DH reiterated my points that he saw him more and he was in the army!
so your dh chose to confront the wife as well - again 2 against 1

She also complained about me calling my DS on a morning when he sleeps over because I naturally ask him what he is doing that day
so it's ok for you to interrupt/interfere during ex's contact time?
(you see he came out of my vagina so I have this attachment that makes me want to know where he is and how he is each day!!)
your curiosity/possessiveness could have waited til he came home

said its clear that she wished my son didn't exist as she wants to compartmentalise him. Other things were said too
how is she doing that when you keep intruding on their contact time and try telling them how they should do things in their own home?

He sent a message to DH saying we had no right to speak to wife like that
damn right!
(She escalated it!!!) no-you did that by getting out of the car!

he will continue his twice weekly taking DS for tea and they will arrange it with him not us .....perfectly reasonable at age 14
yet despite ex stating this you and dh choose to blame his wife for pulling the strings and giving ex it in the neck

she said "no, I don't want to see you, you need to leave or I am calling the police!
yet you chose to ignore this and then continued to harass her even after her parents told you to leave

Ex messaged DS over xbox messenger that something had happened and he couldn't come for him tonight. Dramatic much?
not really, life happens and it could be anything

He didn't say they were at the hospital but I'm sure he wants me to believe either that or something cryptic like reporting me to the police
so despite her being 3 weeks away from giving birth, having endured a stressful argument and being harassed - this is still about you?

We are left to pick up the pieces again
what pieces? i'm sure your ex will explain to your ds when it's appropriate to do so

so if I say we need to sort this first, he will use that as an excuse to not keep up contact!
so yet again you want to control everything and have it your way?
wanting to, verbally stating it and actively arranging contact with his son is him not maintaining contact?
the only person trying to intefere re contact is you

they've made it clear now that their life is not my business so I don't need to worry about that do I?
so you're doing this out of spite as opposed to necessity

i bet the kids you teach are more mature than you!

IdiotsIdiotsEverywhere · 22/08/2018 23:59

@pallisers

I would still send a card, but it's one of those things now, do I send it as an olive branch or does it look goady!?

@BettyBaggins Wed 22-Aug-18 23:41:50
"Although not illegal to record people, audio or not, without them knowing, they are well within their rights to bring a civil claim for damages against you for breaching their privacy. Add that to harrasment. You sound scary"

From experience, I would have a way to go before the police would even consider my contact as harassment.

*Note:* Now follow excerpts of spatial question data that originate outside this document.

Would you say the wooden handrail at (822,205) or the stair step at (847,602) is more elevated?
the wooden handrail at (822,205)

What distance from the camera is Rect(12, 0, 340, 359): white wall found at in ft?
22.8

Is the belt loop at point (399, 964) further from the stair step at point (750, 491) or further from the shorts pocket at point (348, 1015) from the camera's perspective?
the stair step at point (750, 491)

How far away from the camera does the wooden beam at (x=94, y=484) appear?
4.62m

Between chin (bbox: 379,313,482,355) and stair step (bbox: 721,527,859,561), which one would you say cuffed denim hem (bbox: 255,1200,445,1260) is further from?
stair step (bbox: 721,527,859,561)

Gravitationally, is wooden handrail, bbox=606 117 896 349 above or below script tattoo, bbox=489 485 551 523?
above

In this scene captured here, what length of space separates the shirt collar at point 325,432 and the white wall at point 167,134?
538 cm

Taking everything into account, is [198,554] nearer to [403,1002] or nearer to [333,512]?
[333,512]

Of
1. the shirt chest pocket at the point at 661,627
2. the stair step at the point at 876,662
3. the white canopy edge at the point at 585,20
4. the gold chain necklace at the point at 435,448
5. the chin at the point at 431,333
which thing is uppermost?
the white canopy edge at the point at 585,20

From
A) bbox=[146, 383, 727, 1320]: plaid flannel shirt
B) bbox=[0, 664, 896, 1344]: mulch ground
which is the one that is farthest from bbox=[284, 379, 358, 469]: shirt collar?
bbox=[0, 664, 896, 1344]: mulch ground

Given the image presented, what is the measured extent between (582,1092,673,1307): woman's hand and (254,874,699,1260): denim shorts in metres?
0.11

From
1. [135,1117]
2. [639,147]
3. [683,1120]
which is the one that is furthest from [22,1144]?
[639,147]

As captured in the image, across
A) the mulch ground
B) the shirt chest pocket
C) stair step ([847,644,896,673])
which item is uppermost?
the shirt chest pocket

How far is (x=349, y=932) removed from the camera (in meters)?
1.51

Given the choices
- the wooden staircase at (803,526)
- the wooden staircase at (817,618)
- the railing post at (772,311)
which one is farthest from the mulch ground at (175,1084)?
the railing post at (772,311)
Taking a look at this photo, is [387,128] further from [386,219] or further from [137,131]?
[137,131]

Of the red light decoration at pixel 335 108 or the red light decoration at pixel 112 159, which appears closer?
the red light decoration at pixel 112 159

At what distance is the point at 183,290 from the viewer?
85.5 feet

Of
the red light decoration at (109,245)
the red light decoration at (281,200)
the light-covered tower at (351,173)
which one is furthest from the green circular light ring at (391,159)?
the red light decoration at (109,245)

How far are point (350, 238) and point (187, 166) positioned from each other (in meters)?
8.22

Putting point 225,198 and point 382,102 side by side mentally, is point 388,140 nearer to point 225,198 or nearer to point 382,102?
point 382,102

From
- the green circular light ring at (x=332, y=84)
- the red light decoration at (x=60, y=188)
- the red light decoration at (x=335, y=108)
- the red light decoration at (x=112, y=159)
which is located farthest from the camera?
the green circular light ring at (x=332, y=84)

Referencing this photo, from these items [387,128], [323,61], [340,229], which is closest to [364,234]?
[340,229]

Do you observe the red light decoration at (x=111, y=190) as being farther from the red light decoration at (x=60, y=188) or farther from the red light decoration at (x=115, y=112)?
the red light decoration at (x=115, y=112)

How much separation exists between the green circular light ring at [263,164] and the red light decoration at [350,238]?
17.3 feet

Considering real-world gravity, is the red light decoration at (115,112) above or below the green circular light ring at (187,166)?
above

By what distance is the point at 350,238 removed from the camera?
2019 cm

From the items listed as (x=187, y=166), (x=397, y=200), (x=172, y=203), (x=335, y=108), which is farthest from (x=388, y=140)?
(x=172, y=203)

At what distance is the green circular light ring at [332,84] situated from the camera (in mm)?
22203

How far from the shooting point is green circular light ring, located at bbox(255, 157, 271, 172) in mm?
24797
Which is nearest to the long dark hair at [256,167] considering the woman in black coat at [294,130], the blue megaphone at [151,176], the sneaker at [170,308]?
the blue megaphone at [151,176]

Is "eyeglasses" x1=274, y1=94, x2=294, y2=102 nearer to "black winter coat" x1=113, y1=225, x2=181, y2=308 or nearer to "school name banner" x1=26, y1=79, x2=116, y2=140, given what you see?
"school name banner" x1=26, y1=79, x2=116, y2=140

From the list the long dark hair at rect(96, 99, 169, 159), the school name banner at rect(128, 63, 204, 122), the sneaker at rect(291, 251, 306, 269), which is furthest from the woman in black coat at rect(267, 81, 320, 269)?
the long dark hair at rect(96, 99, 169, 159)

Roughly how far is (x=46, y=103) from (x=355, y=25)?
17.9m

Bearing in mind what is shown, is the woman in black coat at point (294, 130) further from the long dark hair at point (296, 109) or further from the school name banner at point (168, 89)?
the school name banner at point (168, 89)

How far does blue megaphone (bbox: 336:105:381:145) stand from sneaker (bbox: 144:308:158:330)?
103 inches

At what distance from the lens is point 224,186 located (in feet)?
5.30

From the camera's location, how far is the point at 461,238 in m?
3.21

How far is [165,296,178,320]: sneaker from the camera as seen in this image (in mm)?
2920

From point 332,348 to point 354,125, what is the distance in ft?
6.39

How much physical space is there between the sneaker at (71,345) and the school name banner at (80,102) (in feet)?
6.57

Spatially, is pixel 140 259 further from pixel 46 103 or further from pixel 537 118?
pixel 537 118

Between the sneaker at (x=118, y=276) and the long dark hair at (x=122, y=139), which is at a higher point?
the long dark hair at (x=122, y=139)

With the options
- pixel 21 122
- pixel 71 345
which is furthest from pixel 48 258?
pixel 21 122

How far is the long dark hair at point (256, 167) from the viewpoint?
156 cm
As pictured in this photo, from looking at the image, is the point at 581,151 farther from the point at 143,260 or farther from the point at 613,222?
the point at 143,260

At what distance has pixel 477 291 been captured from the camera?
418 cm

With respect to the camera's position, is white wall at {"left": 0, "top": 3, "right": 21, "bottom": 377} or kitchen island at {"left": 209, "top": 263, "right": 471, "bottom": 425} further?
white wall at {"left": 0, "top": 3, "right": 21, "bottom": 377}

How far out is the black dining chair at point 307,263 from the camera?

@pallisers Wed 22-Aug-18 23:44:00
"God, the drama of it all - I blame all 4 of you and your son must have been mortified.

Telling her you are not getting physical! I have to say the minute someone said that to me I would feel extremely threatened. And talking through her letterbox. all unnecessary drama.

Your ex was ridiculous for blocking you but I suspect he is cut from the same cloth as you - and his current partner - as much drama as possible. but I suspect he would have unblocked you after a few days if you had ignored."

I do get that, the drama is definitely cringe and not at all how things normally are for me. Hence me not pushing for full child maintenance for years etc. to AVOID drama! As dramatic as it got today, I truly had hoped we could calmly resolve this rather than drag out the drama. As we hadn't communicated with ex after the argument last Friday (because I didn't want to give him an excuse to block me ironically by continuing arguing by text) I suspect he had blocked us sooner we just didn't realise. As a PP said though, he will soon learn that this is less than ideal, when it actually would benefit him to be able to communicate with us if he wanted to change contact days etc.

It is a shame we can't get the contact set in stone by court order so he cannot let my son down. As PP says, this was probably just an early start of the inevitable (sad) withdrawing once he has the new baby.